▶ _EXCERTO DO TEXTO_:
Quais são afinal as prioridades de Leão XIV?

Pedro Gil, Consultor de Comunicação

No dia seguinte à sua eleição, o novo Papa Leão XIV leu aos cardeais que o elegeram a sua primeira homilia. Uma homilia preparada. Uma homilia a ajustar o foco, a fazer pontaria.

Ao fim de quatro meses como Papa, não é simples responder à pergunta. Seria, se tivesse dito: “as minhas prioridades são estas”. Mas não disse. Temos de as desvendar.

Sabemos que escolheu o nome Leão para se ligar a Leão XIII, o Papa que, no século XIX, procurou as respostas da fé, frescas, convincentes e transformadoras, para as mudanças da revolução industrial, que agora têm paralelo sobretudo nos acelerados progressos tecnológicos.

Sabemos também que apelou à paz, à unidade, ao diálogo logo na primeira mensagem à varanda de São Pedro.
Sabemos que na primeira reunião de trabalho com todos os cardeais pediu melhor comunicação da Igreja e reuniões regulares dos chefes de departamento, uma espécie de conselho de ministros do governo da Igreja.

Temos depois o seu perfil: homem da paz, do sorriso tranquilo, da humildade simples, da escuta atenta. Desempenha a função com um à vontade distendido, como se já a exercesse há muito tempo. Cuida com sensatez da alma e também do corpo: até à eleição ia semanalmente ao ginásio, com “personal trainer”.

Fala-se que visitará a Turquia para os 1 700 anos do decisivo concílio que eliminou dúvidas e pôs todos os cristãos a reconhecer que Jesus é Deus, plenamente Deus, inquestionavelmente Deus, e a dizer dele que é “Deus de Deus, luz da luz, Deus verdadeiro de Deus verdadeiro”. Fala-se também que irá ao Líbano, e que virá a Fátima. Veremos. Este ano publicará o seu primeiro documento extenso. Leremos. Junte-se ainda as palavras ditas (e não ditas), sinais, vestes e atitudes, e temos o esboço de um retrato.

Não esqueçamos, porém que no dia seguinte à eleição, 9 de maio, leu aos cardeais eleitores a sua primeira homilia. Uma homilia preparada, a ajustar o foco, a fazer pontaria, dizendo ao que vem, e as dificuldades previsíveis.

A missão: falar do inaceitável
Para que existe a Igreja? Para que serve afinal o Papa? Para partilhar um só tesouro: Jesus é o Messias, o filho de Deus vivo. Mas será isso importante? É messias: o homem esperado para inaugurar uma nova era de paz. É “filho de Deus vivo”: é realmente o Deus único, feito homem.

Num país de tradição católica desvitalizada, como Portugal, a frase pode soar gasta, sem nada para dar. No entanto, a notícia é extraordinária. Sendo Deus bondade e nunca uma ameaça para homem, não estamos condenados ao mal, à vingança, à inveja, à solidão, à violência, ao abuso, à corrupção, à traição, ao ódio, à tristeza, à depressão. Jesus tornou-se o único salvador desses males.

▶ _TAREFA_: Por favor, transcreva do texto sobre as prioridades de Leão XIV o trecho que começa nas palavras "Ao fim de quatro" e termina depois de "governo da Igreja.".

▶ _SECÇÃO DE DADOS_:

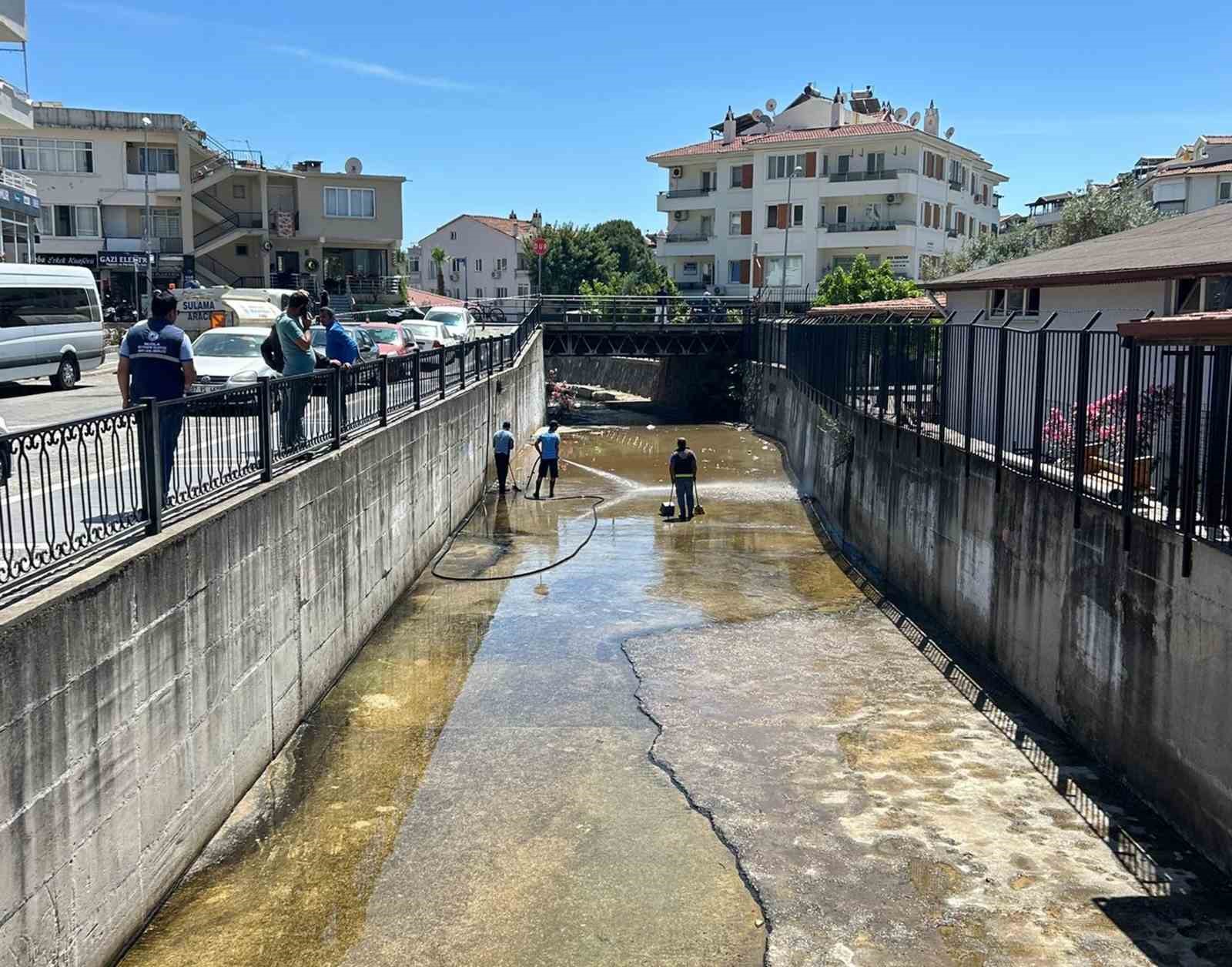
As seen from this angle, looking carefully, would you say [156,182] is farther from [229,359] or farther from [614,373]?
[229,359]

▶ _RESPOSTA AO EXERCÍCIO_:
Ao fim de quatro meses como Papa, não é simples responder à pergunta. Seria, se tivesse dito: “as minhas prioridades são estas”. Mas não disse. Temos de as desvendar.

Sabemos que escolheu o nome Leão para se ligar a Leão XIII, o Papa que, no século XIX, procurou as respostas da fé, frescas, convincentes e transformadoras, para as mudanças da revolução industrial, que agora têm paralelo sobretudo nos acelerados progressos tecnológicos.

Sabemos também que apelou à paz, à unidade, ao diálogo logo na primeira mensagem à varanda de São Pedro.
Sabemos que na primeira reunião de trabalho com todos os cardeais pediu melhor comunicação da Igreja e reuniões regulares dos chefes de departamento, uma espécie de conselho de ministros do governo da Igreja.